__Work to complete__
Swap "laine bio" for "coton bio" in the rows running from the line containing "Pull col roulé" through the line containing "Maison de ville". Keep everything else the same, give only those rows, and leave the pictures out.

__Exercise inputs__
--------------------------------------------------

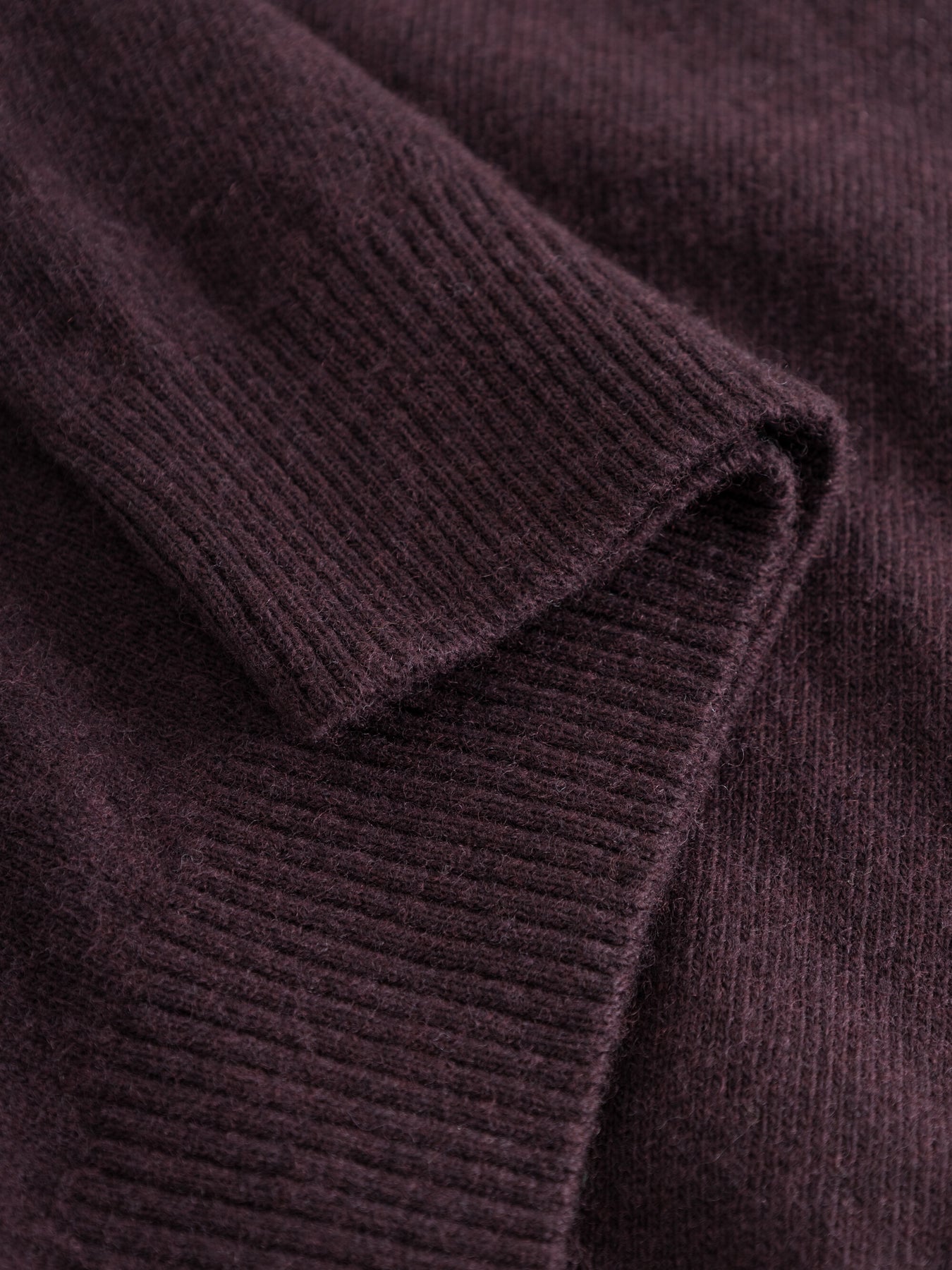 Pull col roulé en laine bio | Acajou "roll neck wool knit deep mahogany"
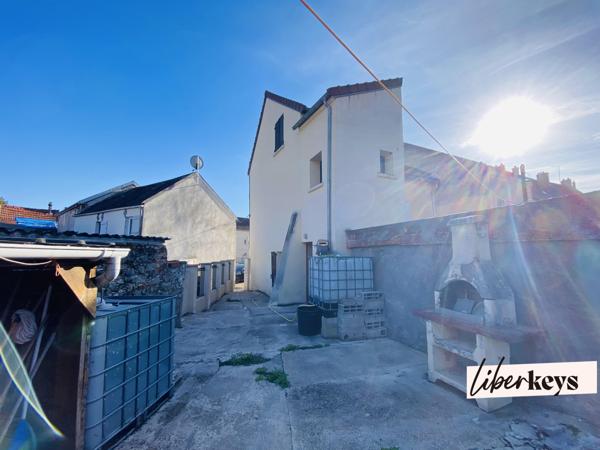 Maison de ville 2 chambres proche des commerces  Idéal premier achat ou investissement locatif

--------------------------------------------------

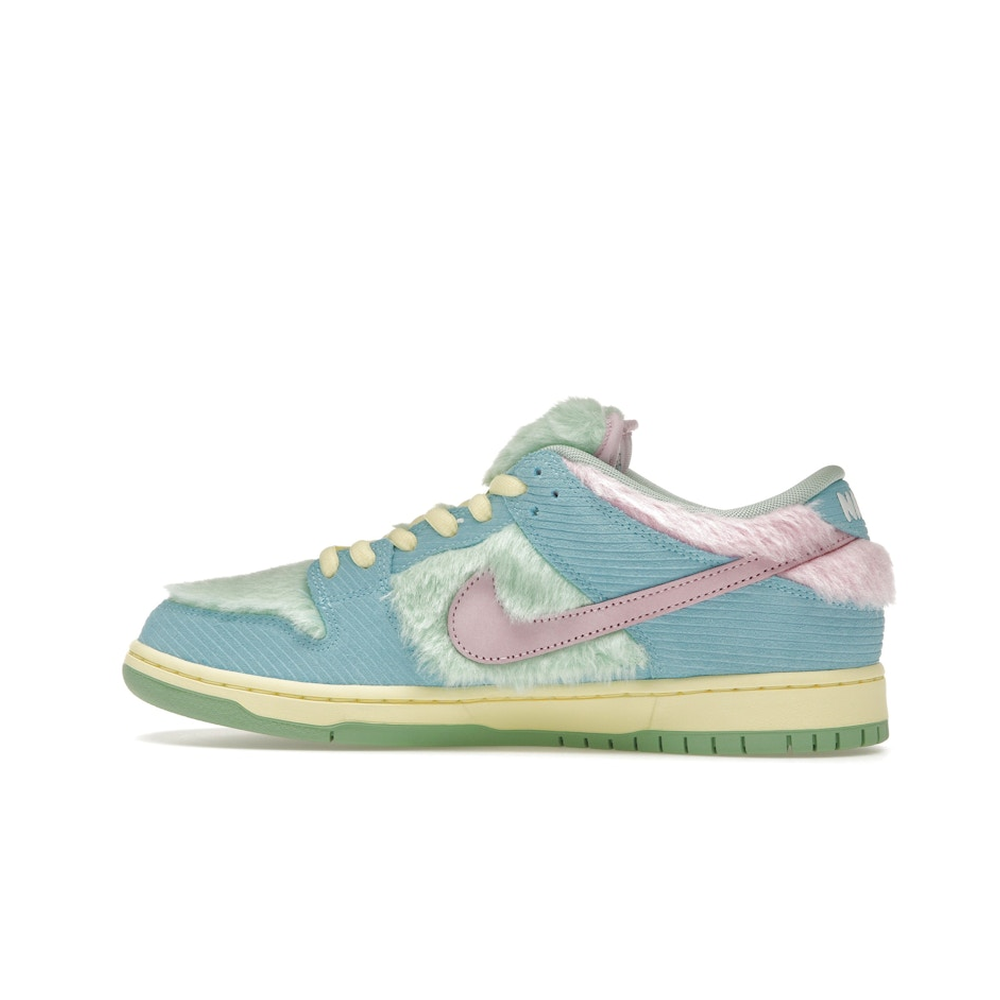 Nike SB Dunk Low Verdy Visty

--------------------------------------------------

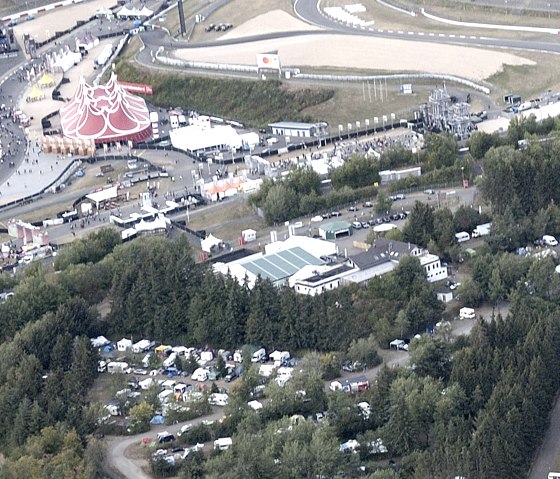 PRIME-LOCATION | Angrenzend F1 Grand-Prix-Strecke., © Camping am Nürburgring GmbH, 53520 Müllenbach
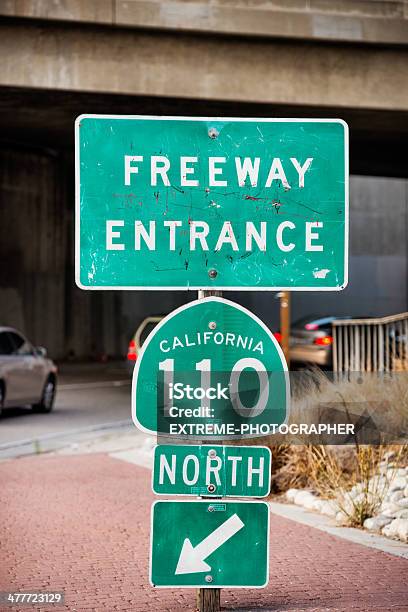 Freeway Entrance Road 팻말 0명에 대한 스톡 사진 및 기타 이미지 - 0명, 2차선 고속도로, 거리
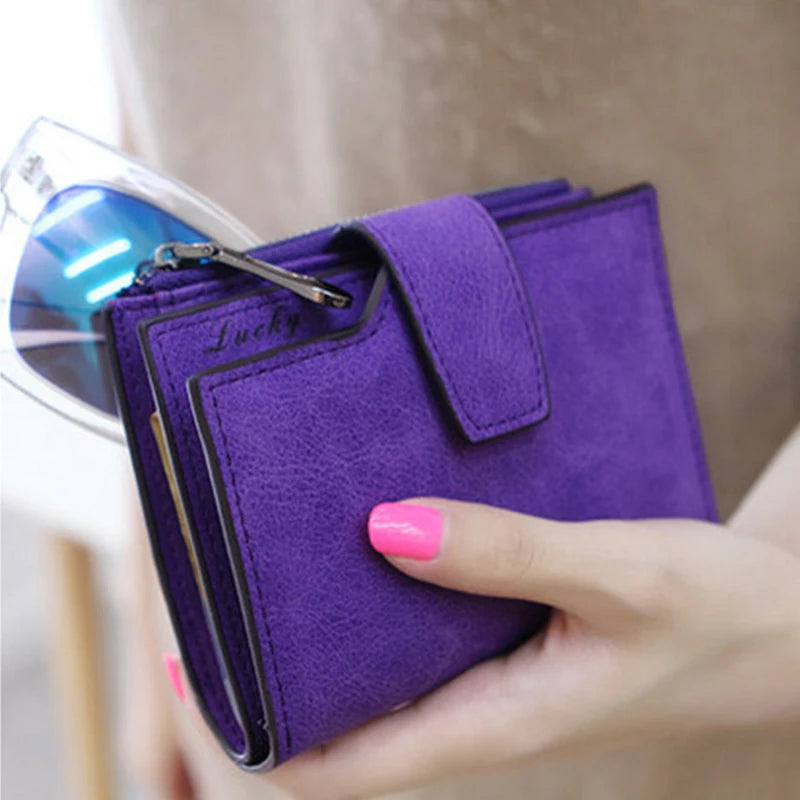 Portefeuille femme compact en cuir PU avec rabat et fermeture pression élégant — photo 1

--------------------------------------------------

__Solution to this problem__
 Pull col roulé en coton bio | Acajou "roll neck wool knit deep mahogany"
 Maison de ville 2 chambres proche des commerces  Idéal premier achat ou investissement locatif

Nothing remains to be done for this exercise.